I mean, since those moments, I always hung out with boys, even when we played boys games, look what terms we used, “komitë dhe xhandarë,” imagine, komitë means rebels escaping to the mountains, and police. I was always the rebel. Then later all my friends called me, “Naxhi the boy,” because I played with boys all the time. But my girlfriends were always timid, no, you couldn’t play with boys, those were boys games.  Finally they renamed me, “Naxhi the boy.’’ However, my brother was always near me, we were similar in age, there was only one year difference between us, and so whatever ability was needed, like running, or getting somewhere, I played that role. These were three episodes of my childhood that I remember with pleasure, and all these games took place in the forest, on the beach by the sea in Ulqinj. Those waves of the sea followed me in good and bad times, they used to put me to sleep and I am very nostalgic and I am very connected with Ulqinj, especially now. I am nostalgic and connected to Ulqinj because I go there every year and I have a small, modest house on the Big Beach, which I use every year.

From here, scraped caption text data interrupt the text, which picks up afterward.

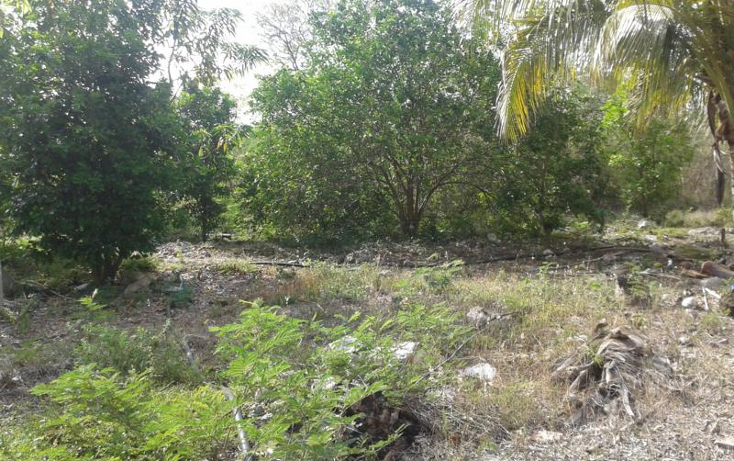 Foto de terreno habitacional en venta en  , yaxche de pe?n, uc?, yucat?n, 1323241 No. 03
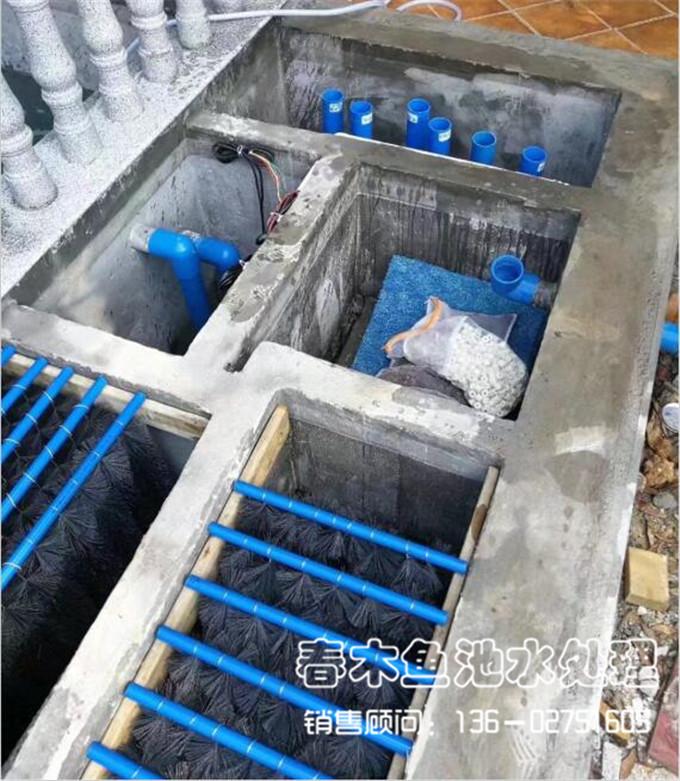 锦鲤鱼池过滤 庭院鱼池设计 西普鱼池过滤器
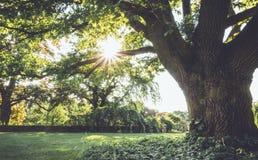 Zonnestraalstralen door reusachtige oude boom in de recente lente bij Ringwood-het Park van de Staat, NJ in het uitstekende plaat Stock Foto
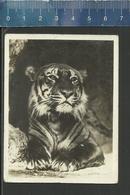 TIJGER TIGRE - JARDIN ZOOLOGIQUE ANVERS - DIERENTUIN ANTWERPEN - ZOO - TIGER - Vieux Papiers
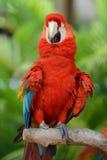 Papegoja - röd blå Macaw Arkivbilder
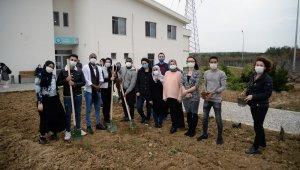 Öğrencilerin 'misafirliği' fidanlarla ölümsüzleştirildi - Bursa Haberleri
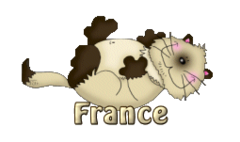 France - KittySitUps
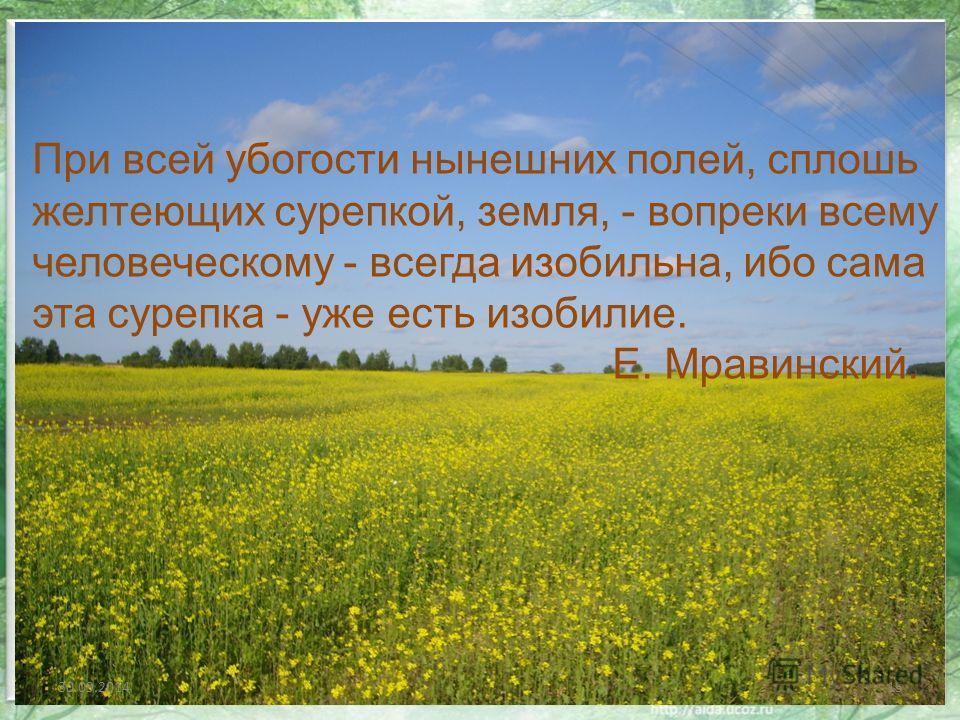 30.09.201415 При всей убогости нынешних полей, сплошь желтеющих сурепкой, земля, - вопреки всему человеческому - всегда изобильна, ибо сама эта сурепка - уже есть изобилие. Е. Мравинский.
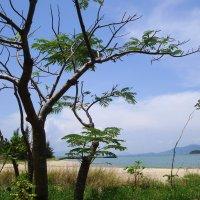 острова Вьетнама :: youry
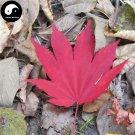 Buy Red Leaf Maple Tree Seeds 50pcs Plant Atropurpureum Tree For Chinese Maple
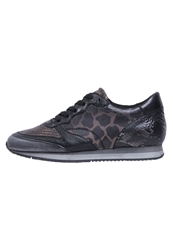 Mjus Telly Trainers Sasso Black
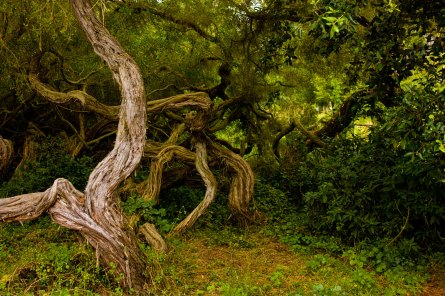 Twisted trees, Park Presidio, San Francisco.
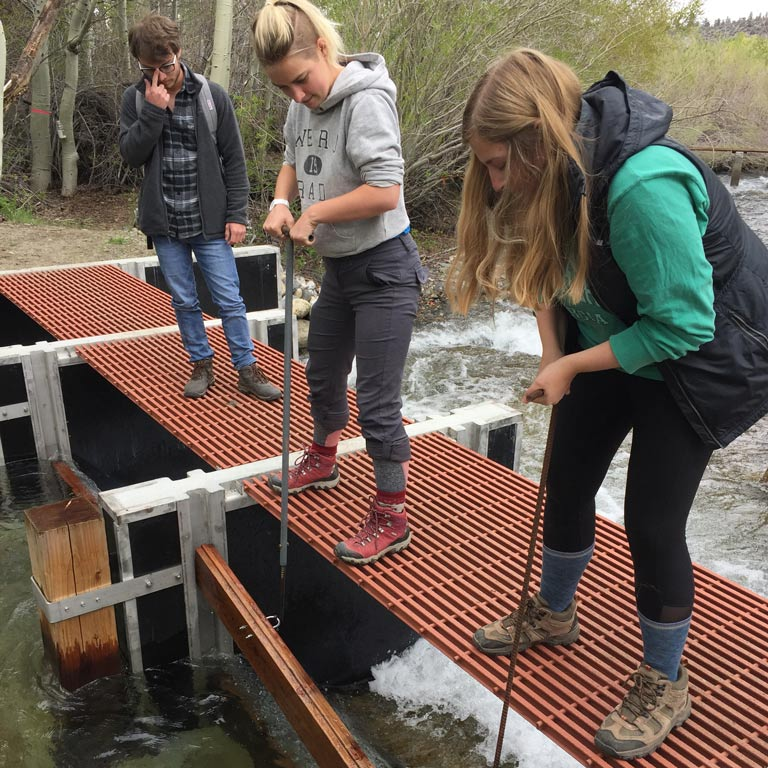 Students use equipment to conduct research on a lake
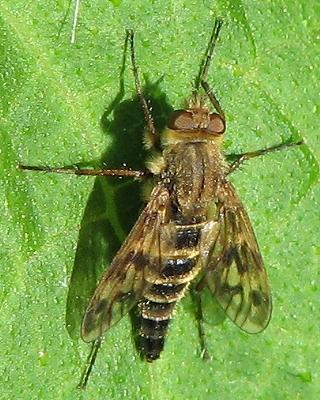 Stiletto Fly - Thereva comata? - Thereva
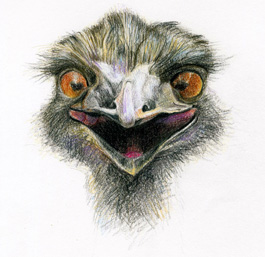 Emu Illustration by Unmentionables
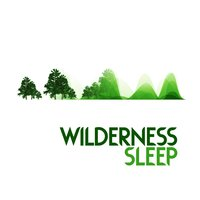 Wilderness Sleep — Nature Sounds Sleep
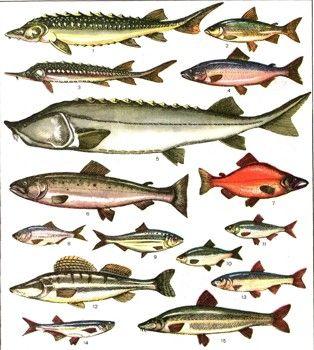 Фото 2 Промислові риби
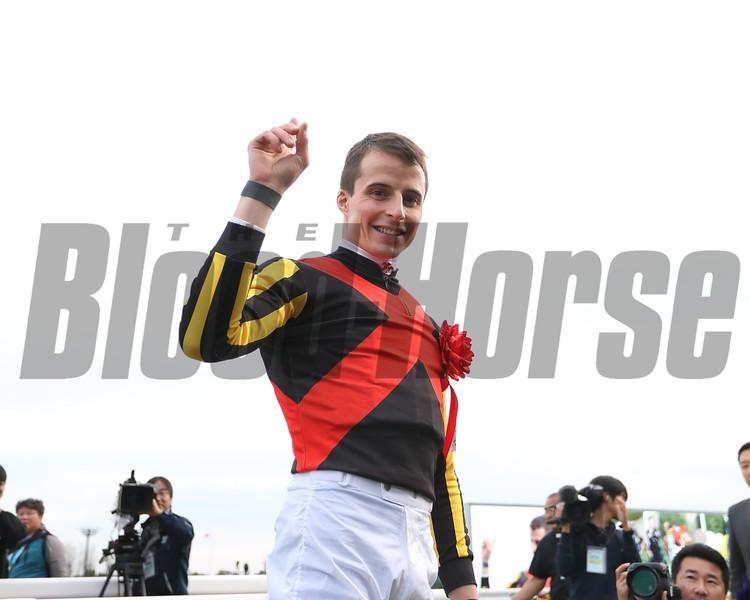 Stelvio, William Buick, Mile Championship, G1, Kyoto Racecourse, November 18, 2018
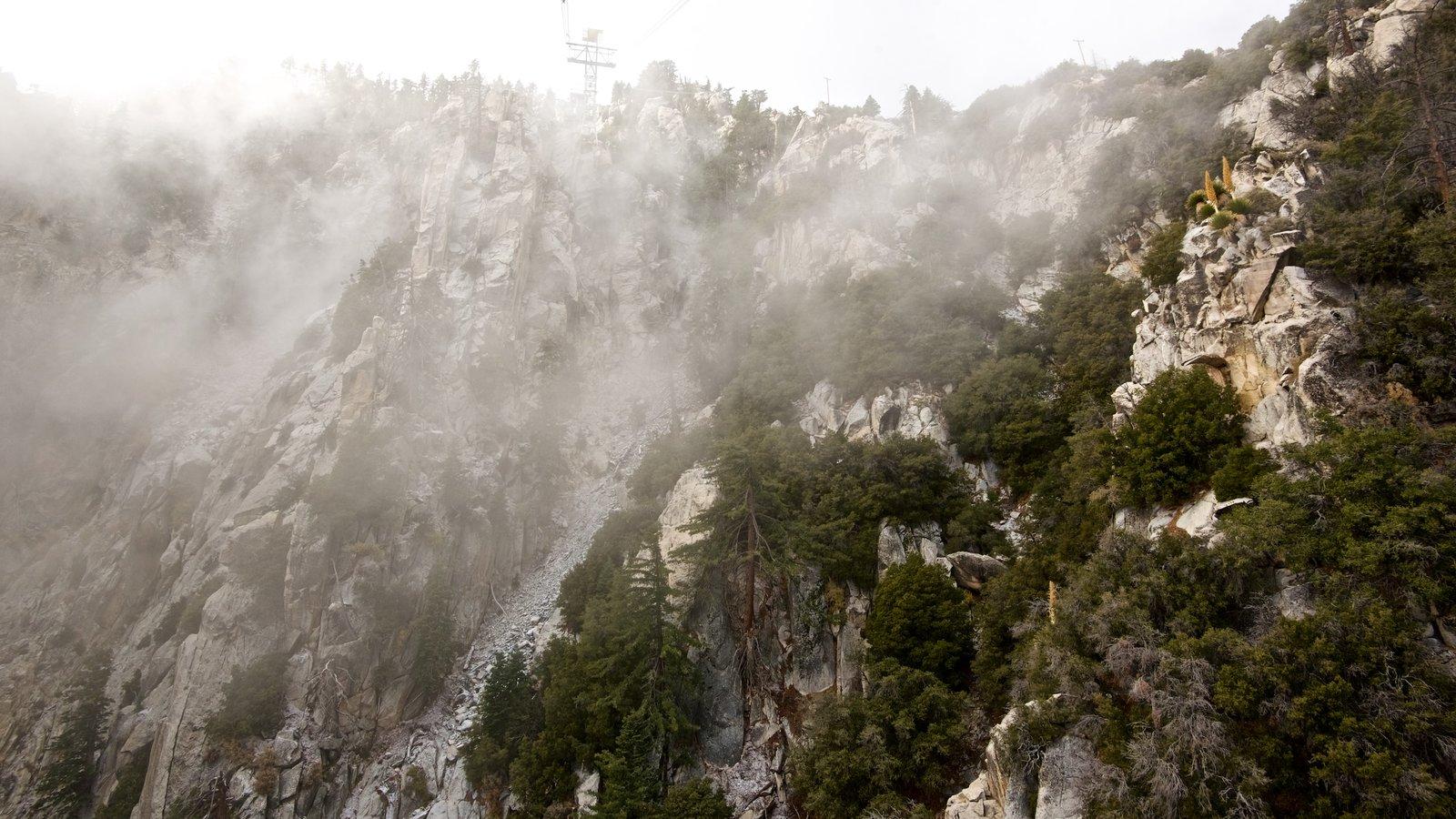 Teleférico de Palm Springs ofreciendo neblina o niebla y montañas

I explained my childhood a little, but while growing up there is something in patriarchal families that stops the development of a woman as a member of society. I remember that my mother was the first woman who wore a bathing suit at the beach, you can imagine. This was our tradition, and people said that Hodobeg’s wife went to the beach, because some upper class women from Albania, Tirana, especially Shkodra, visited us. Those women visited us and like my mother they wore bathing suits, so when we continued, although we were under occupation, when we continued this tradition, going out like mother like daughter, it depended on the age I must say, relatively elder girls continued to go to the beach.

One day Drita Gunga, a close friend and a great activist, told me, hesitantly, becuse she was sick, she told me, “When I was in Ulqinj, I was a guest of a family,’’ and her friend told her, she accepted her in the family, and called her, “Drita, can we go out to the beach, go to the beach?’’ Her friend’s grandmother said, “Where do you want to go?’’ “We want to go to the beach to sunbathe and swim.’’ “Stay put, girl, stay where you are, what going out?’’ And she said, “Look Hodobeg’s Naxhi, Dilaver and Hinda, they are going.’’ “Do you know who they are? They are Hodobeg’s daughters. You want to compare yourself to them, you want to go to the beach? Even their mother went to the beach, so it is expected that they go to the beach.” This episode that Drita told me, I say it with regret, I wish her health, Drita Gunga, when she told me, can you imagine, I wasn’t even aware that others thought that it was acceptable for our family, that we were on the same level as the Europeans, and it was acceptable for others, that this was a new opening so other girls could join us to the beach. The issue was not only the beach, it was an opening for women to be equal to men.

Now I remember when Igo [Rogova] said that evening, at the promotion of the foundation for the education of girls Buçinca Couple, that the Buçincas were a model of gender equality, because now we deal with gender issues and we talk about it all the time. Yes, we talk, but we will see later whether it resembles reality or not, it has become fashionable to talk about gender equality. She presented us as a model, as a couple whose partners are equal at home and in society and everywhere.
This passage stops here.